Inspiration

We’ve all been there: you’re 40 minutes into an audiobook at the gym, your mind wanders for ten seconds during a tough set, and suddenly you have no idea what’s happening. You can’t pull out your phone to rewind—your hands are occupied. So you either keep listening while completely lost, or you break your workout just to fumble with a tiny progress bar.

Audiobooks are consumed during activities where your hands and eyes are busy. People listen while working out, commuting or driving, cooking or doing chores, running or walking, and doing hands-on work. Yet the entire interface—scrubbing, pausing, searching—requires you to stop what you’re doing and stare at a screen.

The problem isn’t the content. It’s the interface. Audiobooks demand visual interaction in contexts where that’s impossible. I built Conductor to fix that.

What It Does

Conductor is an AI companion layer that gives you semantic control over audiobooks—entirely hands-free. It listens alongside you in real time and lets you navigate the story using natural voice commands.
No touching your phone. No breaking your workout. No losing your flow.

Hands-Free Semantic Navigation

Control your audiobook without ever touching a screen:

“Jump to the scene with the poison apple” → Instantly seeks to 9:40
“Go back to when Alice meets the Cheshire Cat” → Jumps to Chapter 3, 4:12
“Skip to the reveal” → Finds the climactic moment without spoiling anything

Perfect for the gym, the kitchen, or anywhere your hands are busy.

Context-Aware Q&A

Ask questions about the story while listening, without pulling out your phone:

“Wait, who is this character?”
“What happened in the last chapter?”
“Remind me why they’re going to the castle”

The AI maintains a sliding 60-second context window, ensuring it never spoils future events.
It’s RAG—with an anti-spoiler filter.

Intelligent Audio Ducking

The moment you start speaking, Conductor automatically lowers the audiobook volume using local Voice Activity Detection (VAD). When you stop, it fades back up.
The listening experience never breaks—and you never miss a word.

How I Built It

I built Duet using Next.js 15 with React 19 for the frontend and the LiveKit Agents SDK for the voice AI backend. The UI uses a split-screen layout with real-time transcript synchronization, powered by VTT files with word-level timestamps.

For the AI pipeline, I integrated AssemblyAI for speech-to-text, GPT-4.1-mini for context-aware responses, and Cartesia Sonic-3 for natural text-to-speech. The agent uses 11 specialized function tools for audiobook control, including semantic search for scene navigation.

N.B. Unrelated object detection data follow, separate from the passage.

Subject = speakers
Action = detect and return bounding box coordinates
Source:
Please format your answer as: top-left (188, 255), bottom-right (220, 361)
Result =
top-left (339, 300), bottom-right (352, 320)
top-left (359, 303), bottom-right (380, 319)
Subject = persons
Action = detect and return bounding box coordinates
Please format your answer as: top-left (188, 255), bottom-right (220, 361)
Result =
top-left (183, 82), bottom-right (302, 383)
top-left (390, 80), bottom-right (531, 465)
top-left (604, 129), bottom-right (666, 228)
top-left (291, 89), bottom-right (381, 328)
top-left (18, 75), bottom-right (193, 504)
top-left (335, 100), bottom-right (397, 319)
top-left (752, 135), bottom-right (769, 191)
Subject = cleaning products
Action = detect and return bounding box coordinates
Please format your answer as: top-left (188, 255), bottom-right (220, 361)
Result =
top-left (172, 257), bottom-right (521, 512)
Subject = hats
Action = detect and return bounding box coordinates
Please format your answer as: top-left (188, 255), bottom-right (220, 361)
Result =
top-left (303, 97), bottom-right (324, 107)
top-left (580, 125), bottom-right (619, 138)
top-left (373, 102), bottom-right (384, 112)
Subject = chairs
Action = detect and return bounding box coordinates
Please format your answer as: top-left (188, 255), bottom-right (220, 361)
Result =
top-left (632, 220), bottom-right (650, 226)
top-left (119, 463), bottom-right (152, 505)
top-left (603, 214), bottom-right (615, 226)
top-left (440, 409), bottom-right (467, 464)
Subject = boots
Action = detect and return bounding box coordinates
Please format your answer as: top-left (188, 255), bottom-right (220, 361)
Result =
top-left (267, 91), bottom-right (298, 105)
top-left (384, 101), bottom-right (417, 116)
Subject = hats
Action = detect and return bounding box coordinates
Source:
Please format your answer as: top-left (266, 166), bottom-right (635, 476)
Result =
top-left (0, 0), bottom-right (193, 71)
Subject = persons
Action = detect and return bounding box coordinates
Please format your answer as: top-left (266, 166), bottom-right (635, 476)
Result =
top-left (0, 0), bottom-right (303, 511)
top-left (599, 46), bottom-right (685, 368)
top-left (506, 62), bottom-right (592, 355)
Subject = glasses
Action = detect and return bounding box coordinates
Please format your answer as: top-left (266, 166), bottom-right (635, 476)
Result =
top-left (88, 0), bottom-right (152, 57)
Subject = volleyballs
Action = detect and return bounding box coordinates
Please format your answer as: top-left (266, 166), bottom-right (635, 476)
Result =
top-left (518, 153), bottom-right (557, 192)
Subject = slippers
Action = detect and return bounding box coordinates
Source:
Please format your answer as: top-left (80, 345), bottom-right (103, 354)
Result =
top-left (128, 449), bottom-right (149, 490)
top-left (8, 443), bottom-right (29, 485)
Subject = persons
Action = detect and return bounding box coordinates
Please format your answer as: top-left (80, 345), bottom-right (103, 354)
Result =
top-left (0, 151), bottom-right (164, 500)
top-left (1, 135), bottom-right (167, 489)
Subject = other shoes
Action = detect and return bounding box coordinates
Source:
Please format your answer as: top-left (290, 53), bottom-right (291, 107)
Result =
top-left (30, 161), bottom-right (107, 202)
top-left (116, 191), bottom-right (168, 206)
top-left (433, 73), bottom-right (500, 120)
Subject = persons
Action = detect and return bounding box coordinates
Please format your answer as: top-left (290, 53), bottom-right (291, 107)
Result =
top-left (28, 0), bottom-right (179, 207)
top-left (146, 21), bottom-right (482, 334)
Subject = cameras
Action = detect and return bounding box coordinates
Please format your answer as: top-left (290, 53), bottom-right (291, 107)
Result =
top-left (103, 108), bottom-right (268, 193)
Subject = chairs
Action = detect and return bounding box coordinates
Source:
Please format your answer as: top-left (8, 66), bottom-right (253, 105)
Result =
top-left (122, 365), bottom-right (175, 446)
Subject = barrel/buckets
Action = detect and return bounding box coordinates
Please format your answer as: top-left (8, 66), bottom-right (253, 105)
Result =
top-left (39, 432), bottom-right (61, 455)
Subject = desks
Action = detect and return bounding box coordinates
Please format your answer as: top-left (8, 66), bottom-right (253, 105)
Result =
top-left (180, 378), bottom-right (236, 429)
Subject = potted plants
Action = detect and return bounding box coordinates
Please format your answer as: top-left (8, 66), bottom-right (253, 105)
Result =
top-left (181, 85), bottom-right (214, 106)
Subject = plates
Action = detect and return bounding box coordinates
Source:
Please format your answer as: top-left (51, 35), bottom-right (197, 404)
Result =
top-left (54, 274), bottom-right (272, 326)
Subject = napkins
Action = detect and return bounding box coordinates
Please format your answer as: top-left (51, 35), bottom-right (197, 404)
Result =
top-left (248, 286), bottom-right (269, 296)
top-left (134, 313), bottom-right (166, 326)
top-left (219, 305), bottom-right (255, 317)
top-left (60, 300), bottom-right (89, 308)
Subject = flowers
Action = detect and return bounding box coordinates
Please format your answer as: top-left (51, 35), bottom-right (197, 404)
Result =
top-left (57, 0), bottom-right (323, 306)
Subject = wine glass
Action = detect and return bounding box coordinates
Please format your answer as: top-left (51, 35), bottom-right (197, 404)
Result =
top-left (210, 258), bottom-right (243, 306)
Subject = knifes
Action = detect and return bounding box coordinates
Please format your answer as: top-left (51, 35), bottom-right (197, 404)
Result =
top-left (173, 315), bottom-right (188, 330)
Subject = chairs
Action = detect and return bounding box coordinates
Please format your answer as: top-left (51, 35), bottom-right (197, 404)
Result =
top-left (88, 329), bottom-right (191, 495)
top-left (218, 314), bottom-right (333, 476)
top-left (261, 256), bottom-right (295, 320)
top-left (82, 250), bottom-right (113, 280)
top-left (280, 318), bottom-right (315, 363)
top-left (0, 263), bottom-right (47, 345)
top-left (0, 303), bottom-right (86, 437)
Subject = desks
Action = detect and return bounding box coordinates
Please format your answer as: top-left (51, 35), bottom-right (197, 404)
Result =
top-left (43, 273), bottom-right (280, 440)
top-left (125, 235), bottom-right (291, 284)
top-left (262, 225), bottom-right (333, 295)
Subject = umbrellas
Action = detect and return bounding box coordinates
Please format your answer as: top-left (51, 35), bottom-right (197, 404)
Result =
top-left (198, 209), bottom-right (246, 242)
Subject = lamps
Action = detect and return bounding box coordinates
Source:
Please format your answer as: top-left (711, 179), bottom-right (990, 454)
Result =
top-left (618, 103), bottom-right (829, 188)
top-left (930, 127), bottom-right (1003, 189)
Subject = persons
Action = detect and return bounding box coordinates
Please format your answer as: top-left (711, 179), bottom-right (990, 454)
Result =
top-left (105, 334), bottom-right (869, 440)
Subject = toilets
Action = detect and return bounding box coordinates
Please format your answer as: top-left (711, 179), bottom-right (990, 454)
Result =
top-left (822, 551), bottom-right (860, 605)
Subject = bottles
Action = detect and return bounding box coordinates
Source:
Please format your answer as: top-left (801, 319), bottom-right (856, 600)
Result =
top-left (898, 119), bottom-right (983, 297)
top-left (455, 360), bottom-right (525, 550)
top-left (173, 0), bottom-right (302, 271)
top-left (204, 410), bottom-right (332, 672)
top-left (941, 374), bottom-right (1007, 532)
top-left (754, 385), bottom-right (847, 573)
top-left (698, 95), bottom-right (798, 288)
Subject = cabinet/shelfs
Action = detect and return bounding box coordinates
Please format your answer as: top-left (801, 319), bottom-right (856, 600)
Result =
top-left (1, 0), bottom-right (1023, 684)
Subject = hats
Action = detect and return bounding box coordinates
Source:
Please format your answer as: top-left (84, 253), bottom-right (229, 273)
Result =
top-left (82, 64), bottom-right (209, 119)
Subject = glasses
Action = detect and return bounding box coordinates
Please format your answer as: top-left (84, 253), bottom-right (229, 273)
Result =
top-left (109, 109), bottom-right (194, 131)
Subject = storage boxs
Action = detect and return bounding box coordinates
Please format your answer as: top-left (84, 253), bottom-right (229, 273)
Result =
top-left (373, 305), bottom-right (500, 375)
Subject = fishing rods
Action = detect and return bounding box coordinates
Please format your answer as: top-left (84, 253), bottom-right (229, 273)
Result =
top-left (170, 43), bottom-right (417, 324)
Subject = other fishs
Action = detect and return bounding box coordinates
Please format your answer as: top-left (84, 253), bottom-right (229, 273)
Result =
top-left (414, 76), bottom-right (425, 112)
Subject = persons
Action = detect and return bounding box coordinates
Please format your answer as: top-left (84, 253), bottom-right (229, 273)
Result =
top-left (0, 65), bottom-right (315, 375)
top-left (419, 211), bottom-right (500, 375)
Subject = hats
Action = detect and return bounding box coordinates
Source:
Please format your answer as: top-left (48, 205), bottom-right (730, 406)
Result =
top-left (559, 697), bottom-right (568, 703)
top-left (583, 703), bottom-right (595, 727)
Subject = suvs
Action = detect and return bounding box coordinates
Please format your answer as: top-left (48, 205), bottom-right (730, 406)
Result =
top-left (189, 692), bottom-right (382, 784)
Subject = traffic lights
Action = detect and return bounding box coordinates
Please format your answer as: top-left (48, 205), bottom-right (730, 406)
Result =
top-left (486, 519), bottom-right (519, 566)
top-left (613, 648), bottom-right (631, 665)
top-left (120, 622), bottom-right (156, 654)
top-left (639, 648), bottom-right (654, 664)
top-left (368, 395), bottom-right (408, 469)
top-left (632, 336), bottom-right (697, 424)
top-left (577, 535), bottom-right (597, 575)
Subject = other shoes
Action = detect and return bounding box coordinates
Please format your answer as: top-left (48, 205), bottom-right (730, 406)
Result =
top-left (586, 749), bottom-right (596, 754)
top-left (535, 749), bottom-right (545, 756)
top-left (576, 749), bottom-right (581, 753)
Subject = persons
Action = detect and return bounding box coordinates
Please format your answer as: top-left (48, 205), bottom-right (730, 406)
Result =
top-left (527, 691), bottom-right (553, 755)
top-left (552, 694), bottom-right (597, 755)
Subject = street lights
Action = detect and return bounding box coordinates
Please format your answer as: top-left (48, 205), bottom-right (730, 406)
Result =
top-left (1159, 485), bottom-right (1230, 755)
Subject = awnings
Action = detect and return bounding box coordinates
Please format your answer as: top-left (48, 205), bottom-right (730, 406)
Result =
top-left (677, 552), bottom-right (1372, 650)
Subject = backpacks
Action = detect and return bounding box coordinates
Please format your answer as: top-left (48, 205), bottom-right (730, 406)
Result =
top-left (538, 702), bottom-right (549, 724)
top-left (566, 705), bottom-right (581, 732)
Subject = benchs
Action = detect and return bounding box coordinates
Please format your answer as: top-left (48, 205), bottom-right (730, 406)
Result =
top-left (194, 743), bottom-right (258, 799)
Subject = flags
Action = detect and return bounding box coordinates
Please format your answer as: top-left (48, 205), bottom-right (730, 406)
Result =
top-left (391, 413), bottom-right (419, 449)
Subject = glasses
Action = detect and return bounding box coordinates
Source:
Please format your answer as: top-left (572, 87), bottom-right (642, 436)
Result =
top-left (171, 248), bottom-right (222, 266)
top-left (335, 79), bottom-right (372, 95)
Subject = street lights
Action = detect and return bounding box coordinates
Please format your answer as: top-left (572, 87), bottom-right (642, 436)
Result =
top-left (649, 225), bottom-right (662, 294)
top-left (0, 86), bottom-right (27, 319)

Bidirectional communication is handled via LiveKit data channels, sending playback state updates every second and receiving control commands in return. The transcript manager parses VTT files to extract precise word timings and creates overlapping 150-word chunks for semantic search.

Challenges I Ran Into

The biggest challenge was maintaining accurate context windows while preventing spoilers. I had to parse word-level timestamps from VTT files and implement a progressive context retrieval system that only exposes content the user has already heard.

Synchronizing audio playback with the transcript required handling timing offsets and dealing with React Strict Mode causing double-mount issues. I solved a localStorage race condition by delaying cleanup operations with setTimeout.

Implementing semantic scene navigation was tricky. I moved from regex-based matching to an LLM-powered search that sends the full transcript to GPT-4, receives a position percentage, converts it to timestamps, and backtracks to find clean sentence boundaries.

Accomplishments I’m Proud Of

I built a voice assistant that understands audiobook context in real time and answers questions without spoiling future plot points. The semantic search reliably finds scenes even with vague descriptions like “when the queen talks to the mirror.”

Transcript synchronization works smoothly with automatic scrolling and visual highlighting. The split-screen e-ink aesthetic gives the interface a distinctive, retro feel while staying practical.

I also built a multi-audiobook system where users can switch books and the agent automatically updates its context and knowledge base.

What I Learned

This project taught me how to build real-time voice applications using WebRTC and LiveKit. Designing LLM function tools forced me to think carefully about clear, reliable tool interfaces.

Working with transcript data highlighted how critical word-level timing accuracy is. I also learned that semantic search with LLMs is far more robust than keyword matching for natural language navigation.

Keeping audio playback, transcript state, and voice interaction in sync required careful event handling and state design.

What’s Next for Duet

I plan to add support for importing any audiobook file, with automatic transcript generation. Bookmarking and note-taking would let listeners save moments and capture thoughts without breaking immersion.